The thing with Darrow’s voice is that it becomes so immersive. The plot puts Darrow in a situation where his overwhelming anger makes more sense, where he can put it to better use than floundering around elsewhere on Mars. The action gets faster, the characters steadily more compelling (I do hope that secondary characters get more round in the next installments, though. I want to know more about them). I gobbled up the book once it got to a certain point because I really didn’t know who was going to do what next. My complaints about formula were, for the most part, addressed.

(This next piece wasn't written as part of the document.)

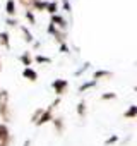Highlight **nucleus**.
<instances>
[{"instance_id":"nucleus-7","label":"nucleus","mask_w":137,"mask_h":146,"mask_svg":"<svg viewBox=\"0 0 137 146\" xmlns=\"http://www.w3.org/2000/svg\"><path fill=\"white\" fill-rule=\"evenodd\" d=\"M0 46L11 48V38H9V33H5V31L0 33Z\"/></svg>"},{"instance_id":"nucleus-29","label":"nucleus","mask_w":137,"mask_h":146,"mask_svg":"<svg viewBox=\"0 0 137 146\" xmlns=\"http://www.w3.org/2000/svg\"><path fill=\"white\" fill-rule=\"evenodd\" d=\"M0 70H2V65H0Z\"/></svg>"},{"instance_id":"nucleus-9","label":"nucleus","mask_w":137,"mask_h":146,"mask_svg":"<svg viewBox=\"0 0 137 146\" xmlns=\"http://www.w3.org/2000/svg\"><path fill=\"white\" fill-rule=\"evenodd\" d=\"M19 60L22 62V65H24V67H29V65L33 64V57H31V53H29V52H24V53L19 57Z\"/></svg>"},{"instance_id":"nucleus-22","label":"nucleus","mask_w":137,"mask_h":146,"mask_svg":"<svg viewBox=\"0 0 137 146\" xmlns=\"http://www.w3.org/2000/svg\"><path fill=\"white\" fill-rule=\"evenodd\" d=\"M41 113H43V108H38V110H36V112L33 113V117H31V120H33V122H36V120L40 119V115H41Z\"/></svg>"},{"instance_id":"nucleus-17","label":"nucleus","mask_w":137,"mask_h":146,"mask_svg":"<svg viewBox=\"0 0 137 146\" xmlns=\"http://www.w3.org/2000/svg\"><path fill=\"white\" fill-rule=\"evenodd\" d=\"M51 122H53V125L57 127V131H58V132H62V131H63V120H62L60 117H58V119H51Z\"/></svg>"},{"instance_id":"nucleus-2","label":"nucleus","mask_w":137,"mask_h":146,"mask_svg":"<svg viewBox=\"0 0 137 146\" xmlns=\"http://www.w3.org/2000/svg\"><path fill=\"white\" fill-rule=\"evenodd\" d=\"M68 86V81L67 79H55L53 83H51V88L55 90V93L60 96V95H63V91H65V88Z\"/></svg>"},{"instance_id":"nucleus-25","label":"nucleus","mask_w":137,"mask_h":146,"mask_svg":"<svg viewBox=\"0 0 137 146\" xmlns=\"http://www.w3.org/2000/svg\"><path fill=\"white\" fill-rule=\"evenodd\" d=\"M60 52H62V53H68V46H67L65 43H60Z\"/></svg>"},{"instance_id":"nucleus-5","label":"nucleus","mask_w":137,"mask_h":146,"mask_svg":"<svg viewBox=\"0 0 137 146\" xmlns=\"http://www.w3.org/2000/svg\"><path fill=\"white\" fill-rule=\"evenodd\" d=\"M22 78H26L29 81H36L38 79V72L34 69H31V67H24L22 69Z\"/></svg>"},{"instance_id":"nucleus-18","label":"nucleus","mask_w":137,"mask_h":146,"mask_svg":"<svg viewBox=\"0 0 137 146\" xmlns=\"http://www.w3.org/2000/svg\"><path fill=\"white\" fill-rule=\"evenodd\" d=\"M77 115L79 117H84L86 115V103L84 102H79V105H77Z\"/></svg>"},{"instance_id":"nucleus-3","label":"nucleus","mask_w":137,"mask_h":146,"mask_svg":"<svg viewBox=\"0 0 137 146\" xmlns=\"http://www.w3.org/2000/svg\"><path fill=\"white\" fill-rule=\"evenodd\" d=\"M11 141V134H9V127L5 124H0V144L5 146V143Z\"/></svg>"},{"instance_id":"nucleus-28","label":"nucleus","mask_w":137,"mask_h":146,"mask_svg":"<svg viewBox=\"0 0 137 146\" xmlns=\"http://www.w3.org/2000/svg\"><path fill=\"white\" fill-rule=\"evenodd\" d=\"M24 146H31V141L28 139V141H24Z\"/></svg>"},{"instance_id":"nucleus-15","label":"nucleus","mask_w":137,"mask_h":146,"mask_svg":"<svg viewBox=\"0 0 137 146\" xmlns=\"http://www.w3.org/2000/svg\"><path fill=\"white\" fill-rule=\"evenodd\" d=\"M34 60H36V62H40V64H51V58H50V57H45V55H41V53H40V55H36V57H34Z\"/></svg>"},{"instance_id":"nucleus-20","label":"nucleus","mask_w":137,"mask_h":146,"mask_svg":"<svg viewBox=\"0 0 137 146\" xmlns=\"http://www.w3.org/2000/svg\"><path fill=\"white\" fill-rule=\"evenodd\" d=\"M115 98H117V93H111V91L101 95V100H103V102H105V100H115Z\"/></svg>"},{"instance_id":"nucleus-13","label":"nucleus","mask_w":137,"mask_h":146,"mask_svg":"<svg viewBox=\"0 0 137 146\" xmlns=\"http://www.w3.org/2000/svg\"><path fill=\"white\" fill-rule=\"evenodd\" d=\"M110 76H111L110 70H96V72H94V81H98V79H101V78H110Z\"/></svg>"},{"instance_id":"nucleus-14","label":"nucleus","mask_w":137,"mask_h":146,"mask_svg":"<svg viewBox=\"0 0 137 146\" xmlns=\"http://www.w3.org/2000/svg\"><path fill=\"white\" fill-rule=\"evenodd\" d=\"M46 5H48V2H41V0H34L33 2V7L36 11H46Z\"/></svg>"},{"instance_id":"nucleus-8","label":"nucleus","mask_w":137,"mask_h":146,"mask_svg":"<svg viewBox=\"0 0 137 146\" xmlns=\"http://www.w3.org/2000/svg\"><path fill=\"white\" fill-rule=\"evenodd\" d=\"M5 12H7L9 17L16 16V2H14V0H7V4H5Z\"/></svg>"},{"instance_id":"nucleus-11","label":"nucleus","mask_w":137,"mask_h":146,"mask_svg":"<svg viewBox=\"0 0 137 146\" xmlns=\"http://www.w3.org/2000/svg\"><path fill=\"white\" fill-rule=\"evenodd\" d=\"M135 115H137V107L135 105H130V108L127 112H123V117L125 119H134Z\"/></svg>"},{"instance_id":"nucleus-10","label":"nucleus","mask_w":137,"mask_h":146,"mask_svg":"<svg viewBox=\"0 0 137 146\" xmlns=\"http://www.w3.org/2000/svg\"><path fill=\"white\" fill-rule=\"evenodd\" d=\"M46 12H48L50 16L57 14V12H58V4H57V2H48V5H46Z\"/></svg>"},{"instance_id":"nucleus-30","label":"nucleus","mask_w":137,"mask_h":146,"mask_svg":"<svg viewBox=\"0 0 137 146\" xmlns=\"http://www.w3.org/2000/svg\"><path fill=\"white\" fill-rule=\"evenodd\" d=\"M0 146H2V144H0Z\"/></svg>"},{"instance_id":"nucleus-21","label":"nucleus","mask_w":137,"mask_h":146,"mask_svg":"<svg viewBox=\"0 0 137 146\" xmlns=\"http://www.w3.org/2000/svg\"><path fill=\"white\" fill-rule=\"evenodd\" d=\"M117 141H118V136H117V134H113V136H110V137L105 141V144H106V146H110V144H113V143H117Z\"/></svg>"},{"instance_id":"nucleus-19","label":"nucleus","mask_w":137,"mask_h":146,"mask_svg":"<svg viewBox=\"0 0 137 146\" xmlns=\"http://www.w3.org/2000/svg\"><path fill=\"white\" fill-rule=\"evenodd\" d=\"M26 19L31 23V24H34L36 23V17H34V14H33V11H26Z\"/></svg>"},{"instance_id":"nucleus-24","label":"nucleus","mask_w":137,"mask_h":146,"mask_svg":"<svg viewBox=\"0 0 137 146\" xmlns=\"http://www.w3.org/2000/svg\"><path fill=\"white\" fill-rule=\"evenodd\" d=\"M88 67H89V62H86V64H84V67H81V69H79V70L76 72V76H79V74H82V72H84V70H86Z\"/></svg>"},{"instance_id":"nucleus-16","label":"nucleus","mask_w":137,"mask_h":146,"mask_svg":"<svg viewBox=\"0 0 137 146\" xmlns=\"http://www.w3.org/2000/svg\"><path fill=\"white\" fill-rule=\"evenodd\" d=\"M93 86H96V81L93 79V81H88V83H84L81 88H79V93H84L86 90H89V88H93Z\"/></svg>"},{"instance_id":"nucleus-1","label":"nucleus","mask_w":137,"mask_h":146,"mask_svg":"<svg viewBox=\"0 0 137 146\" xmlns=\"http://www.w3.org/2000/svg\"><path fill=\"white\" fill-rule=\"evenodd\" d=\"M0 117L5 122L11 119V108H9V91L0 90Z\"/></svg>"},{"instance_id":"nucleus-26","label":"nucleus","mask_w":137,"mask_h":146,"mask_svg":"<svg viewBox=\"0 0 137 146\" xmlns=\"http://www.w3.org/2000/svg\"><path fill=\"white\" fill-rule=\"evenodd\" d=\"M7 24H9V26H16V24H17V19H12V17H7Z\"/></svg>"},{"instance_id":"nucleus-6","label":"nucleus","mask_w":137,"mask_h":146,"mask_svg":"<svg viewBox=\"0 0 137 146\" xmlns=\"http://www.w3.org/2000/svg\"><path fill=\"white\" fill-rule=\"evenodd\" d=\"M50 24H53V26L57 24V26H60L62 29H65V28H67V23H65V19H63L62 16H58V14H53V16H51V19H50Z\"/></svg>"},{"instance_id":"nucleus-4","label":"nucleus","mask_w":137,"mask_h":146,"mask_svg":"<svg viewBox=\"0 0 137 146\" xmlns=\"http://www.w3.org/2000/svg\"><path fill=\"white\" fill-rule=\"evenodd\" d=\"M53 119V113H51V110L50 108H46V110H43V113L40 115V119L34 122L36 125H43V124H46V122H50Z\"/></svg>"},{"instance_id":"nucleus-23","label":"nucleus","mask_w":137,"mask_h":146,"mask_svg":"<svg viewBox=\"0 0 137 146\" xmlns=\"http://www.w3.org/2000/svg\"><path fill=\"white\" fill-rule=\"evenodd\" d=\"M62 5H63V9H65L67 12L72 11V5H70V2H68V0H62Z\"/></svg>"},{"instance_id":"nucleus-27","label":"nucleus","mask_w":137,"mask_h":146,"mask_svg":"<svg viewBox=\"0 0 137 146\" xmlns=\"http://www.w3.org/2000/svg\"><path fill=\"white\" fill-rule=\"evenodd\" d=\"M46 31H48L50 35H53V33L57 31V26H53V24H48V29H46Z\"/></svg>"},{"instance_id":"nucleus-12","label":"nucleus","mask_w":137,"mask_h":146,"mask_svg":"<svg viewBox=\"0 0 137 146\" xmlns=\"http://www.w3.org/2000/svg\"><path fill=\"white\" fill-rule=\"evenodd\" d=\"M21 31H22V35H24V40H26L28 43H33V40H34V38H33L31 31H29V29H28L26 26H21Z\"/></svg>"}]
</instances>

This situation Darrow is thrust into is a fight-to-the-win (not necessarily death, although some do not survive), majorly bloody capture the flag battle. And it lasts years. The houses have to survive through winters without food and summers without water if they cannot find or steal these resources. First, the members of each “house” fight to be the head of their respective houses (they have to fight to get into a house in the first place, but that’s another story), then they must fight the other houses to claim flags and slaves (who become slaves by being sealed on the forehead with the staff of the flags). Brown is skilled at writing action scenes, and there are plenty once the fighting gets good. And it’s well balanced with political agenda: the people vying for rule within the houses backstab and make backdoor deals with one another. It’s a veritable roller coaster. The winners of this war game are given top picks of sponsors for the next phase of school. It’s an insanely cool idea that Brown pulls off really well. The world-building is awesome.

Darrow’s voice, and the voice and actions of his fellow characters do seem a little advanced for their age. Yes, I get that they’re in a different society, where people live shorter lives and thus sixteen-year-olds take on more mature roles and ideas, but I mostly imagined Darrow as a twenty-something going on thirty for most of the book. This didn’t necessarily harm my image of him, though, so I guess no harm done.

And Darrow himself is somewhat of a Mary Sue, a hero who can do no wrong. In anything. Ever. This seems to bother other readers much more than it does me, but I’ve never had too much of an issue with Mary Sue heroes. I tend to notice the adventure and action rather than the exact measure of flaw a hero possesses. And really, Darrow screws up a lot – he just miraculously recovers and learns vital lessons much faster than anyone else. This sounds like the same thing, but I like to think that it’s different. Work with me here.

I found Red Rising to be an interesting, well-written start to a promising series. It is unique in voice and compelling in plot. I recommend it for major fans of dystopian fiction, like myself 🙂 The second installment, Golden Son, is slated for release January of 2015 (SO FAR AWAY!)